* _Exercise instructions_
1 > Please answer these questions using the Anna Leonowens review:
(a) In what year did Margaret Landon's novel Anna and the King of Siam appear?
(b) In which country was Anna born?
(c) Where did Anna spend months traveling?
2 > Pick up the Anna Leonowens review after its final line and keep writing it.

* _Text segment_
A few weeks ago, I read and reviewed The English Governess and the Siamese Court. I found it boring and confusing. This biography of Anna Leonowens seeks to tell the "real story" of the governess of the King of Siam. Why is it necessary for the "real story" to be told? There are two very good reasons: first, Leonowens' own works--her memoirs and travel guides--were fictionalized in varying degrees, and, second, her life was further fictionalized by Margaret Landon in her 1944 novel, Anna and the King of Siam. These two portraits of Anna are different from one another, and neither are quite true enough, genuine enough. Anna and the King of Siam has inspired several film adaptations (musical and non-musical). There was a real story to be uncovered, a story that was not discovered until several decades after The King and I. Bombay Anna tries to unveil a third portrait of Anna that explains and to a degree justifies the lies.
- Did you know that Anna was biracial? Her mother and grandmother were Indian or perhaps Indian-Portuguese.
- Did you know that Anna was born in India? Despite her created biography, Anna was not born in England or Wales. She had never been to the UK at all when she entered into Siam.
- Did you know that Anna was raised in a diverse, vibrant multicultural environment? Siam was not Anna's introduction to other cultures or faiths. Christianity was not the only exposure, by any means, she grew up playing with children of other faiths; she respected and admired many faiths. She was definitely opposed to all forms of proselytizing. She felt the last thing Buddhists needed was conversion to Christ.
- Did you know that Anna spoke many languages, that she continued to learn many languages throughout her life? Anna was GREAT at learning foreign languages. She excelled in reading, writing, translating, speaking other languages.
- Did you know that Anna was well-traveled? The first twenty or twenty-five years of her life were spent in India; but, she later traveled with her husband to Singapore, and, then Australia. She then worked in Siam. After leaving Siam, she finally visited Ireland and England. She spent time in the United States, Canada, and Germany. She also spent months traveling in Russia.
- Did you know that she raised many of her grandchildren?

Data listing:
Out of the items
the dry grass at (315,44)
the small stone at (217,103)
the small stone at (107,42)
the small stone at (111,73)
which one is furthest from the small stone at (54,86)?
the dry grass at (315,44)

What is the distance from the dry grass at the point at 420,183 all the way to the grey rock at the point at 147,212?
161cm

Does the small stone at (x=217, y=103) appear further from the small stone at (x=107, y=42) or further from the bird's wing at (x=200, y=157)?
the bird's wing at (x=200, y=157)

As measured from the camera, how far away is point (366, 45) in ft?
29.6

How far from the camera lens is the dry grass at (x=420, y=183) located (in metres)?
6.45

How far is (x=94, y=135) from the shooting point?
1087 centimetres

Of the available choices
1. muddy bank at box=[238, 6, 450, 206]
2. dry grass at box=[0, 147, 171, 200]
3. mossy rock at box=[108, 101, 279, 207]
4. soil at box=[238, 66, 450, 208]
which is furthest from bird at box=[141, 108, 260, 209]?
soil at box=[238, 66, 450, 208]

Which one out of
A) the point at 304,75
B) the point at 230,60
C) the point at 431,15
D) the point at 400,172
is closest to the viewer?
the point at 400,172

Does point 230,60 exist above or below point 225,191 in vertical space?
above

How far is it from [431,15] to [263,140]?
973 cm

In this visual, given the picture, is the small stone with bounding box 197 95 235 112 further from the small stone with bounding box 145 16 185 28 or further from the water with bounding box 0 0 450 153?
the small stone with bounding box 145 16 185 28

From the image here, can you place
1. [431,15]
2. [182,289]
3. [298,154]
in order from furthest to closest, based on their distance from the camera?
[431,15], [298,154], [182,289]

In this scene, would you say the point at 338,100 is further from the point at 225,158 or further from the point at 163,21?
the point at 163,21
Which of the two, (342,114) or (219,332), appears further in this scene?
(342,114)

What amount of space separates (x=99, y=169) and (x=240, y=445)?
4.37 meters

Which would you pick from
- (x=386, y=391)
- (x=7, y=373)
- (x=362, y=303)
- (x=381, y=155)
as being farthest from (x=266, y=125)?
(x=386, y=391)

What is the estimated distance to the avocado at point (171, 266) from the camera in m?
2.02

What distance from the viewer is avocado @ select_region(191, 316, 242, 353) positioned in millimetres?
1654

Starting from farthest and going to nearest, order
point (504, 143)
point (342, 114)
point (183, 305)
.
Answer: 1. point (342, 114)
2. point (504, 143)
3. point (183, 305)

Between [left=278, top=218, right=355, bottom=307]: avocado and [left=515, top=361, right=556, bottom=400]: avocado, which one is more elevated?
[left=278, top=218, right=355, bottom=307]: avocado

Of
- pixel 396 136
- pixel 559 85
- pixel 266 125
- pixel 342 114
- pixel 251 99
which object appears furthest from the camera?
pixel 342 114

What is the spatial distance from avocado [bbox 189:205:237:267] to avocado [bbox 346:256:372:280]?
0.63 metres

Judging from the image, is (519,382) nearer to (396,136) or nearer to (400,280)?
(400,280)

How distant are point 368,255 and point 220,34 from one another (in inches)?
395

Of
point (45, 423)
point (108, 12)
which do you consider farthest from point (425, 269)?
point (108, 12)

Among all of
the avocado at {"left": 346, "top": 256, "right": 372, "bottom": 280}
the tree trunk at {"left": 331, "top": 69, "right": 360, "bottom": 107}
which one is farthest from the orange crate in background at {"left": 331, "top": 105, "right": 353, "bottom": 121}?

* _Results by task_
1 >
(a) 1944
(b) India
(c) Russia

2 >
- Did you know Anna was a socialist?
- Did you know that her son Louis died in 1919 during the Great Influenza?
- Did you know that her great-nephew was Boris Karloff?
Bombay Anna shares details about Anna's family background. Readers learn about her maternal grandparents, her parents, her step-father, her siblings, her husband, her children, her grandchildren, etc. Readers learn about India in the nineteenth century. Several communities or areas are described in great detail. Bombay Anna discusses Anna's new identities and how those identities were purposefully crafted, shaped, and controlled. Time is spent discussing Anna's life before, during, and after her time in Siam. There are chapters about her role as an educator, her role as a popular lecturer and writer, and her role as a parent and grandparent. The most time is spent on her time in India, Siam, and Canada. (She spent decades of her life in Canada).
Susan Morgan's enthusiasm for the subject is evident. She at times praises and justifies Anna Leonowens creative "truth-telling." She acknowledges to a degree that Leonowens lied in her works, that she crafted her facts, that she sometimes completely embellished those facts, yet, she maintains that her works contain important truths. Morgan does spend a good deal of time discussing slavery, imperialism, and women's rights.
Bombay Anna was certainly interesting, and at times quite fascinating. While it didn't answer all my questions, it certainly provided some context! My one question remains why would she personally believe and behave in such a way in real life and then write about her experiences and present them to the world completely differently? The Anna presented in Bombay Anna was caring, compassionate, concerned. She loved the women and children she met; she valued them, respected them, wanted them to have more freedom. Yet the way she chose to write about them in her memoir was very condescending!
Never discovered, never unmasked, Anna went on to perform that new identity for the rest of her life, actually becoming the character she had made. On the basis of her self-invention, Anna led a wildly adventurous and influential life. A world traveler, she became a well-known travel writer and public lecturer at a time when most women stayed home. She remains the one and only foreigner to spend years inside the royal harem of Siam. She crossed all of Russia on her own just before the revolution. She emigrated to the United States, mingling with the rich and famous, the literary, and political abolitionists in the Northeast, and in her seventies settled down to raise eight children. Hers was a vigorous, intense, and inspiring life. (1)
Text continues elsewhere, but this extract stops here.